PAGE EXCERPT:
However, that does not change that fact that [string length] conversion is aggressive. I'm not convinced it's a problem yet, but it is disconcerting. It seems like a local optimization or simplification that has a negative global impact.
-Brian
P.S. before you ask, the usereval interp is not necessarily the same interp the script is using, even though I wrote it that way above. Sometimes it is the same.
On Jan 17, 2013, at 11:09 AM, Porter, Don wrote:
>
> You're going to have to reveal whatever secrets you're not telling, because
> my copy of Tcl 8.4.14 shows:
>
> int
> Tcl_GetCharLength(objPtr)
> Tcl_Obj *objPtr; /* The String object to get the num chars of. */
> {
> String *stringPtr;
>
> SetStringFromAny(NULL, objPtr);
>
>
> Every [string length $x] will shimmer $x to the "string" Tcl_ObjType.

DATASET EXTRACT:
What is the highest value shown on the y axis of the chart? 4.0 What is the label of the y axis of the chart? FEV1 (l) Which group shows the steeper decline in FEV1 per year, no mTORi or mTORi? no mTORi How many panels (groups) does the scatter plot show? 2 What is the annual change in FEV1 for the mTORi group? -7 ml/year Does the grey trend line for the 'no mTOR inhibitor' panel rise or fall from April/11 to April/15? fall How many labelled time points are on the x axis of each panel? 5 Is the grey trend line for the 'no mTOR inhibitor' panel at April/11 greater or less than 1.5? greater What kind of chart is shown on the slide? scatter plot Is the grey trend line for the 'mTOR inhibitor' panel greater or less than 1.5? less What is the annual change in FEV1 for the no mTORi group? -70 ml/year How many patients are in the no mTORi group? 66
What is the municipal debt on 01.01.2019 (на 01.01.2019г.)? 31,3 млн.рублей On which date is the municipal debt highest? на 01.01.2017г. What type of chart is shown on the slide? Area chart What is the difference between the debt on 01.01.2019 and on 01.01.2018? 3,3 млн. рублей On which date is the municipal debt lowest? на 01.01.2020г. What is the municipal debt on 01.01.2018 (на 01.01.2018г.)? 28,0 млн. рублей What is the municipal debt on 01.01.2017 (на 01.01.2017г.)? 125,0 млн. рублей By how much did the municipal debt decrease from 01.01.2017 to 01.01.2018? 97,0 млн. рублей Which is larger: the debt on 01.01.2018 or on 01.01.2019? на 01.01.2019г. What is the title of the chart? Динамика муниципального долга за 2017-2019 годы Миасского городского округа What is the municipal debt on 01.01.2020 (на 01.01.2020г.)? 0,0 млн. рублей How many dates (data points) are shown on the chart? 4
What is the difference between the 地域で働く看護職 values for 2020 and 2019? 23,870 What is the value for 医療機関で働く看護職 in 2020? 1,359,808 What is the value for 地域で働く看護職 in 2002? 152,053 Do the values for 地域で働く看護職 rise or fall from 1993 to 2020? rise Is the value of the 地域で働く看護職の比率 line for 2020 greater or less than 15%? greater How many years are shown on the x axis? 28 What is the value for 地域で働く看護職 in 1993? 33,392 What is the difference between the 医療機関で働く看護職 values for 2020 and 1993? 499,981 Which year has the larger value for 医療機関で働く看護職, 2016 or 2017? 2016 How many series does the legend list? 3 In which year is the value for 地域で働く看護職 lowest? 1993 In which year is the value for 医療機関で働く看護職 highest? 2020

ACTIVITY LIST:
- A) Could you update the Tcl mailing-list message from the words "However, that does" through "is the same.", replacing "interp" with "interpreter"?
- B) Can you continue the Tcl mailing-list message about [string length] conversion from the point where it stops?

RESPONSES TO THE EXERCISE:
- A)
However, that does not change that fact that [string length] conversion is aggressive. I'm not convinced it's a problem yet, but it is disconcerting. It seems like a local optimization or simplification that has a negative global impact.
-Brian
P.S. before you ask, the usereval interpreter is not necessarily the same interpreter the script is using, even though I wrote it that way above. Sometimes it is the same.

- B)
>
>
> ________________________________________
>> Looking at the 8.4 source code, it does the same. You should not see any
>> difference in the shimmer pattern moving from 8.4 to 8.5.
>>
>> Tcl_GetCharLength() calls SetStringFromAny() which shimmers. Don't you
>> see that in your examples?
>
> That's not my experience, comparing 8.4.14 vs 8.5.8.
> And practically speaking we deal with simple ascii 99.999% of the time, iso8859-1 technically. Also, most of the [string length] operations only care about !=0 tests.